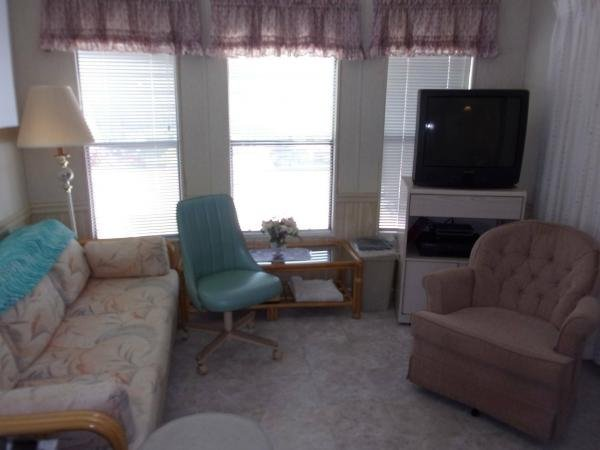 1990 CENT Mobile Home For Sale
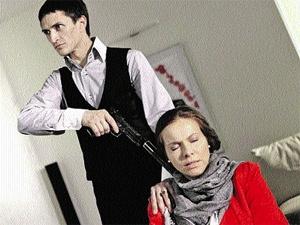 Беременной Кате Гусевой выпали непростые испытания. Ей пришлось играть вот такие жесткие сцены с Юрием Чурсиным.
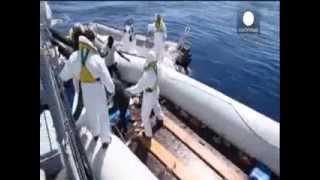 220 беженцев решили переплыть Средиземное море на надувных лодках(Итальянские спасатели вновь приняли сигнал бедствия от судна, которое перевозило нелегальных мигрантов..., 2015-04-24T14:14:52.000Z)
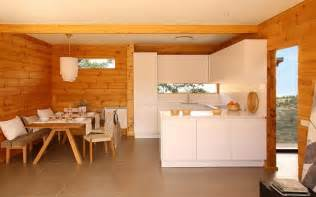modern log home interiors modern log cabin decorating ideas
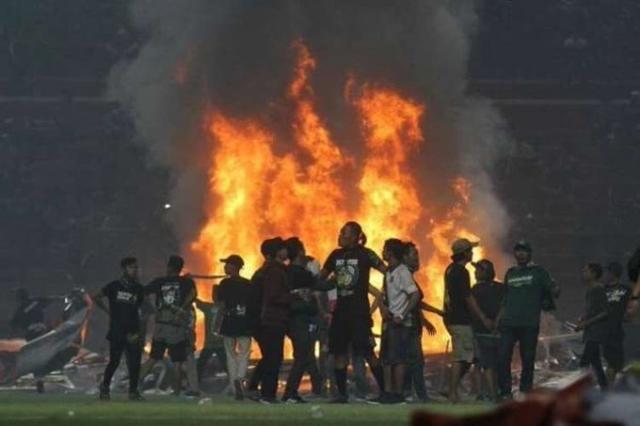 Хорор во Индонезија: Навивачи тепаа фудбалери и го запалија стадионот (ФОТО)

▶ **Task statement**
Please write out exactly the lines starting at the one that contains "modern log home" and ending with the final line of the entries, both ends included. Do not write out any pictures.

▶ **Final answer**
modern log home interiors modern log cabin decorating ideas
 Хорор во Индонезија: Навивачи тепаа фудбалери и го запалија стадионот (ФОТО)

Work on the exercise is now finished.